*ACTIVITY*:
Return each line of the data below unchanged, please.

*MATERIAL FOR THIS TASK*:
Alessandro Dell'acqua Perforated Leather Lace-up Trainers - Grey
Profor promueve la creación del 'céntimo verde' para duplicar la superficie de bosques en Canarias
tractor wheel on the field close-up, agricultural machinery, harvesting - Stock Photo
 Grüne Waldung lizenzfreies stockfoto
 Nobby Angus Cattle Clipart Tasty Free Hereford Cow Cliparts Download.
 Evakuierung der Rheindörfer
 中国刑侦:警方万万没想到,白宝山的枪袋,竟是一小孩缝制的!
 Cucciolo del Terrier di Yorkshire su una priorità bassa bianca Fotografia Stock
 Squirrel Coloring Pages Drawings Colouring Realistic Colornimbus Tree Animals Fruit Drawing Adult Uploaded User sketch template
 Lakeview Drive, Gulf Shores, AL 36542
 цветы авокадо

*EXERCISE SOLUTION*:
Alessandro Dell'acqua Perforated Leather Lace-up Trainers - Grey
Profor promueve la creación del 'céntimo verde' para duplicar la superficie de bosques en Canarias
tractor wheel on the field close-up, agricultural machinery, harvesting - Stock Photo
 Grüne Waldung lizenzfreies stockfoto
 Nobby Angus Cattle Clipart Tasty Free Hereford Cow Cliparts Download.
 Evakuierung der Rheindörfer
 中国刑侦:警方万万没想到,白宝山的枪袋,竟是一小孩缝制的!
 Cucciolo del Terrier di Yorkshire su una priorità bassa bianca Fotografia Stock
 Squirrel Coloring Pages Drawings Colouring Realistic Colornimbus Tree Animals Fruit Drawing Adult Uploaded User sketch template
 Lakeview Drive, Gulf Shores, AL 36542
 цветы авокадо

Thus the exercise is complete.